GT: Some old school teachers get their students out on the course, playing the game rather than doing drills on the range.
Brown: I was out with a friend yesterday, chipping and putting, and I said, “let’s see if this feeling of pure impact on these short shots, you can carry over to the longer shots. He was able to do it several times, but not all of the time, because I could see he was in his analytical brain. So I said, “You know what, next time let’s just go out and play and see what happens.” That’s how you learn.
The Zone is getting past your limitations, which are often conditioned by society — mostly unconsciously.
GT: So there’s the oft-used phrase “The Zone.” How does your theory, the principles in your book, how do they relate to what people think of as The Zone?

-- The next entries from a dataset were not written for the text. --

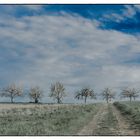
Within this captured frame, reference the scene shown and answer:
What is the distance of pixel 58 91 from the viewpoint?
3003cm

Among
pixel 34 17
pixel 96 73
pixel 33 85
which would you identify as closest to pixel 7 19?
pixel 34 17

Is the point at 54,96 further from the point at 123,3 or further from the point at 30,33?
the point at 123,3

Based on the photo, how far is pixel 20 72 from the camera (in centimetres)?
2908

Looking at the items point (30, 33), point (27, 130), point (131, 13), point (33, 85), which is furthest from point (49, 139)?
point (131, 13)

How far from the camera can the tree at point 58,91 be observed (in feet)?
97.4

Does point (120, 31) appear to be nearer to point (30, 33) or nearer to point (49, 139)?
point (30, 33)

Brown: The exercises help quiet the mind and engage the body. The only focus through your swing is to feel the palm of your right hand turn toward the ground after impact. Bingo — you’ll never slice again if you can feel that. So my focus is on feeling parts of the body; it quiets the mind. When we are in our subconscious, it encourages what I call the “flow,” or zone. That’s when the new, the possible, the potential can express itself, rather than the left brain, the conscious brain, taking over. When we can access the subconscious, we can get in the flow. Even in basketball or football — when Joe Namath won the Super Bowl, he said he didn’t feel like he was playing the game. “The game was playing me. I wasn’t trying to do anything, I just responded instinctively.”

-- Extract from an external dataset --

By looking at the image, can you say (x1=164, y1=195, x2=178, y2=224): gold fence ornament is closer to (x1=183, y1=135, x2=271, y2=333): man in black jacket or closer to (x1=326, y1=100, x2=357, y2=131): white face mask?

GT: You can tell when someone is at their best, playing in that state. Nobody was better at it than Jack Nicklaus. Tiger would get there at his best, especially on the putting green. He and Jack were the two great visualizers in the game.

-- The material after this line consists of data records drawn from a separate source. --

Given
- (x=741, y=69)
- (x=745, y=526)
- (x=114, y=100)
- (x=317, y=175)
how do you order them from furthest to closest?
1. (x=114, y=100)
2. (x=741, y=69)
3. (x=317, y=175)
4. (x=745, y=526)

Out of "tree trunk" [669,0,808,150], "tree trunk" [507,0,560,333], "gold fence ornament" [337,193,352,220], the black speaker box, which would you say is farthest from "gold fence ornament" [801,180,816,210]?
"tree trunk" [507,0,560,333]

Brown: I picture all those putts Tiger made at Bay Hill, and during the U.S. Open at Torrey Pines. He’s so deep into his instinct, it’s like he’s controlling the ball with his subconscious mind.
I don’t know if the public is ready for this, but Tiger makes me think about it: When you get deep in your subconscious, are you connecting with an energy, an intelligence, that is beyond our humanness?
GT: That could carry over to just about any artistic endeavor you can think of. Ask any musical composer, any poet, from Bob Dylan right on down the line. They have no idea where this stuff comes from.
Brown: That’s similar to responses I’ve gotten from people doing these exercises. “What was that? What did that exercise do?” My standard answer is, “It awakens instinct. You’re just tapping into your potential; you have the ability. The Zone is getting past your limitations, which are often conditioned by society — mostly unconsciously.
GT: You have said there are further books you want to write. What will be the gist of those?
Brown: One thing I think would be popular and productive and rewarding, is I have a lot of slice fix drills. Like the palm of the right hand turning toward the ground. I have a bunch that develop instinctually. The crossover exercise is anti-slice. I have one in the book about how to have a split grip, with both thumbs wrapped on the sides of the grip. Hit some 50 or 100-yard shots. It’s amazing. That’s what it feels like to release the club through impact. If someone can embody that, they’ll never slice again. An anti-slice book would be effective, because that’s what most people do.
GT: It could even help people with certain physical limitations that keep them from making a complete shoulder turn, help them get around that.
Brown: I like to call them exercises rather than drills, because drills gives the indication of forcing something in, while exercising is manifesting something you already have. Drills play to “trying,” while exercises allow your genius to express itself. And learning by experience tends to have more permanence; once you experience something in your body and mind, it tends to become more permanent.
GT: That would be a great title for the next book: Trying vs. Allowing.
Brown: Maybe that’s it! I’ll write that down. One more quote by Aristotle: “What we learn to do, we learn by doing.” I can’t do any better than that.